Dans cette défense d’un enseignement qui devrait être intouchable et qui est trop souvent menacé par les religions ou la politique, Christian Lax (Lacroix de son véritable patronyme) nous balade dans divers monts rocheux, du XIXe siècle à nos jours, multipliant de magnifiques paysages montagnards qu’il revisite avec ses dessins. Toutefois, son propos, solidement documenté, ne se contente pas de nous asséner la phrase de Mandela (« L’éducation est l’arme la plus puissante du monde »), mais précise — comme nous le rappelle l’académicien Pascal Ory dans sa clairvoyante postface — qu’il est nécessaire que l’éducation soit en harmonie avec une société d’égalité et d’autonomie.

Et c’est pour cette lutte contre l’illettrisme que se battent, en risquant leurs vies, les héros de « L’Université des chèvres », colportant le savoir contenu dans leurs bagages, de village en village, en grimpant sur des chemins escarpés et en affrontant les intempéries, les accidents de terrain et surtout l’obscurantisme des hommes. Pourtant, ils seront tous obligés de renoncer à leur sacerdoce : que ce soit Fortuné Chabert qui sillonnait les Alpes en 1833 et qui se retrouvera des années plus tard chez les Hopis de l’Arizona, que ce soit sa descendante la journaliste américaine Arizona Florès qui rencontre à son tour censure et populisme en étant mise à l’écart à cause de ces virulentes dénonciations du lobby des armes à feu dans son pays, ou que ce soit Sanjar éducateur qui, parcourant la montagne afghane avec son tableau sur le dos, sera chassé par les talibans et deviendra auxiliaire de l’armée américaine en Afghanistan.
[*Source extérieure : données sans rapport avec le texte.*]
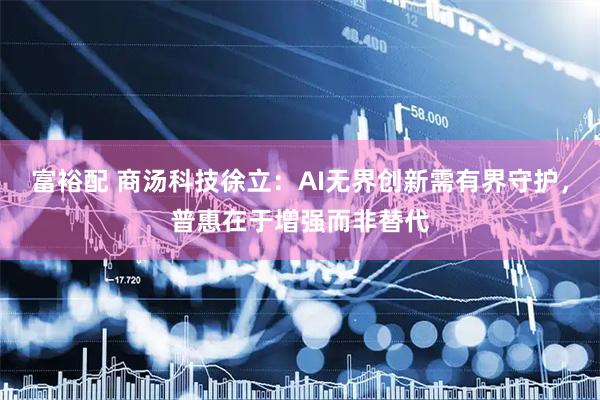 富裕配 商汤科技徐立：AI无界创新需有界守护，普惠在于增强而非替代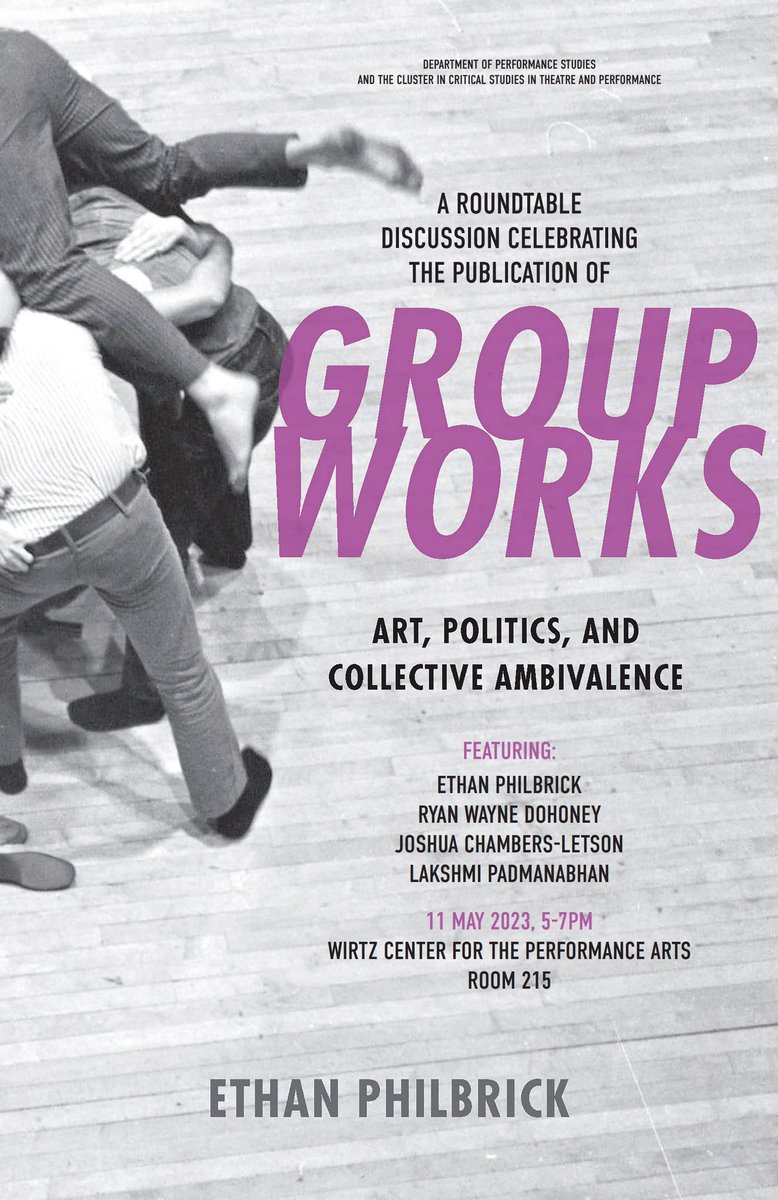 nu_perfst's tweet photo. Please join the Department of Performance Studies and the Cluster in Critical Studies in Theatre and Performance for a roundtable discussion celebrating the publication of Ethan Philbrick's Group Works: Art, Politics, and Collective Ambivalence (2023).

(1/2) https://t.co/qJSC52UDd1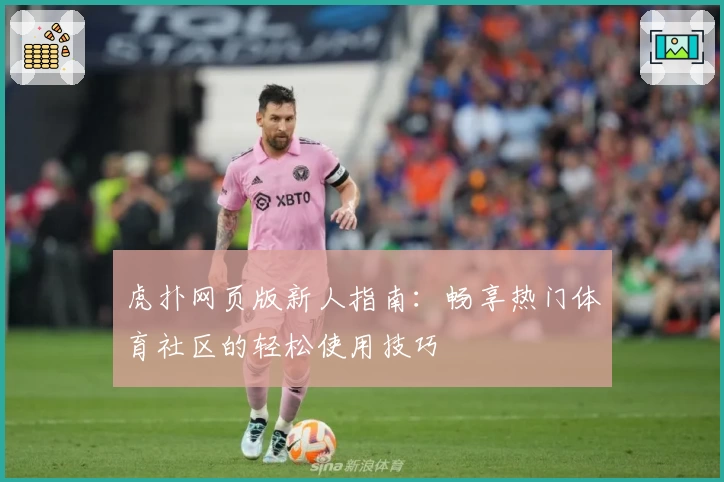 虎扑网页版新人指南：畅享热门体育社区的轻松使用技巧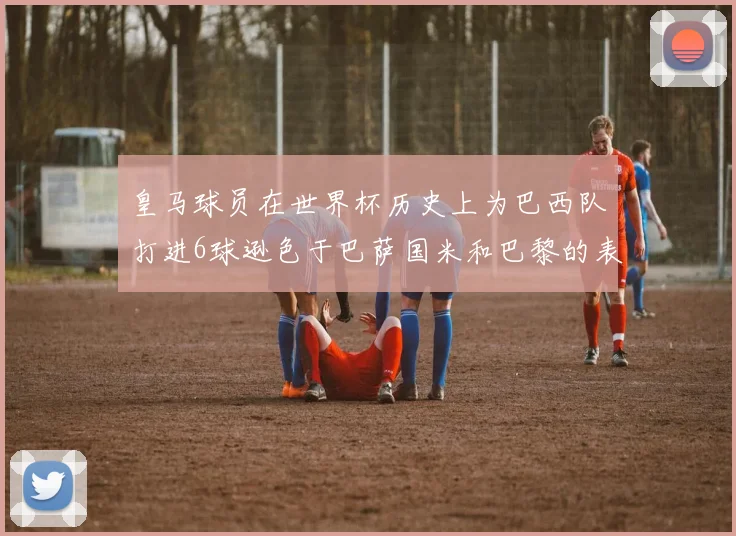 皇马球员在世界杯历史上为巴西队打进6球逊色于巴萨国米和巴黎的表现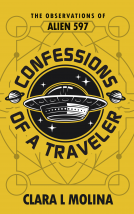 book cover for CONFESSIONS OF A TRAVELER: The Observations of Alien 597
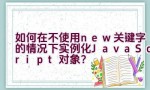 如何在不使用new关键字的情况下实例化JavaScript对象？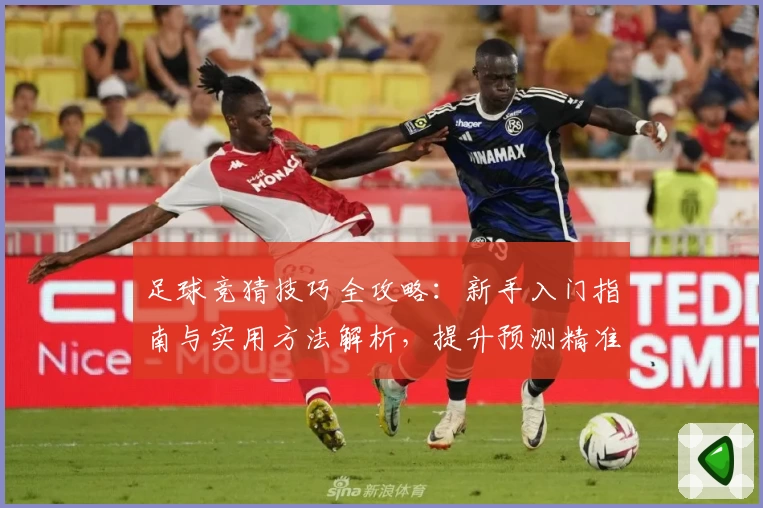 足球竞猜技巧全攻略：新手入门指南与实用方法解析，提升预测精准度的五大关键要素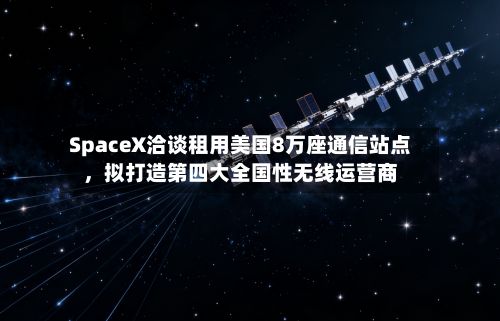 SpaceX洽谈租用美国8万座通信站点，拟打造第四大全国性无线运营商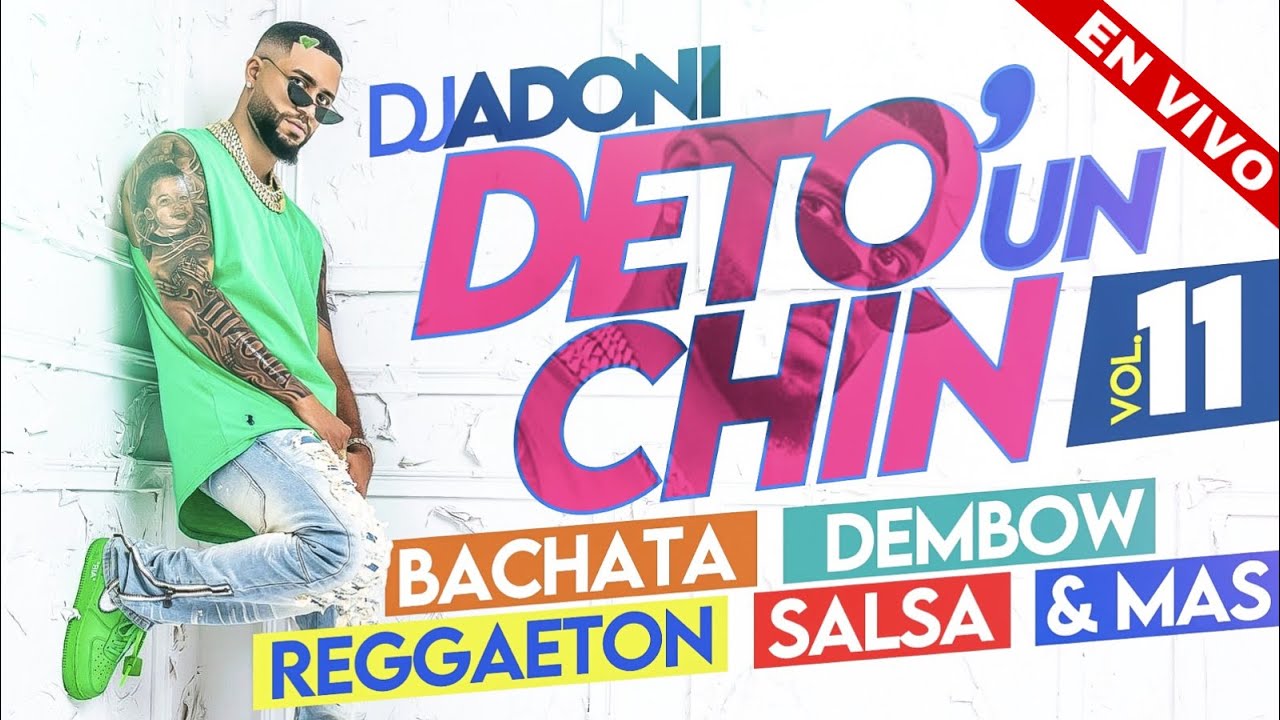 DETO UN CHIN VOL 11🍺 ( Bachata, Dembow, Reggaeton, Salsa Y Mas ) MEZCLANDO DJ ADONI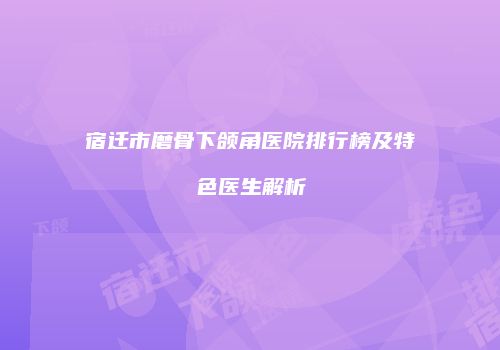 宿迁市磨骨下颌角医院排行榜及特色医生解析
Se déroulant sur plusieurs générations, ce bouleversant récit, qui prend fait et cause pour le droit à tous les enfants d’avoir un minimum de connaissances, quel que soit l’endroit où ils sont nés, est magistral : et il nous fait vraiment regretter la décision de Christian Lax de mettre fin à sa carrière d’auteur de bandes dessinées.

Gilles RATIER

(1) Voir parmi les articles récents sur BDzoom.com : L’art dit premier et les migrants comme fil rouge d’une exceptionnelle odyssée signée Lax !Deux actus autour de « La Grande Boucle », « Un certain Cervantès » par Christian Lax, « L’Écureuil du Vel’ d’Hiv’ » par Christian Lax, « Les Chevaux du vent » T2 par Jean-Claude Fournier et Lax ou « Pain d’alouette » T2 par Lax.

« L’Université des chèvres » par Christian Lax 

Éditions Futuropolis (23 €) — EAN : 978-2-7348-2933-5

Parution 11 janvier 2023

Galerie

Une réponse à L’ultime bande dessinée de Christian Lax ?

  1. Thark dit :

    Merci pour ce bel article, Gilles, d’autant plus que les extraits sont absolument splendides.
    Ce très grand auteur ayant toujours su se renouveler – quasiment se réinventer – en osant explorer avec intensité de nouveaux territoires graphiques et émotionnels, on n’est jamais las de Lax !

    Mais justement… J’ai du mal à en croire mes yeux quand je lis : « (…) la décision de Christian Lax de mettre fin à sa carrière d’auteur de bandes dessinées. »
    Comment ?!
    Est-ce possible ?
    On s’est déjà pris un sale coup de massue lorsque Jean-Marc Rochette, autre très grand « cré-acteur » du 9è Art inspiré et intègre, a lui-même déclaré que son magnifique « La dernière reine » serait son ultime album – notamment suite à un remue-ménage pénible qui crispe et divise certains ‘réseaux’ de la BD…
    Et donc, là, dans la même période, on assisterait une nouvelle fois à la « fin » d’un parcours artistique majeur ?
    Peut-on imaginer, Gilles, que lorsque vous évoquez « cet obscurantisme toujours présent dans notre monde », cela suggère qu’il y a un lien, ou des raisons communes, qui ont entraîné ces décisions de la part d’Auteurs aussi entiers et aussi accomplis ?
    Des décisions qu’ils ont certainement prises la mort dans l’âme et qui, pour ce qui me concerne, m’attristent beaucoup. (Et c’est rien de le dire…).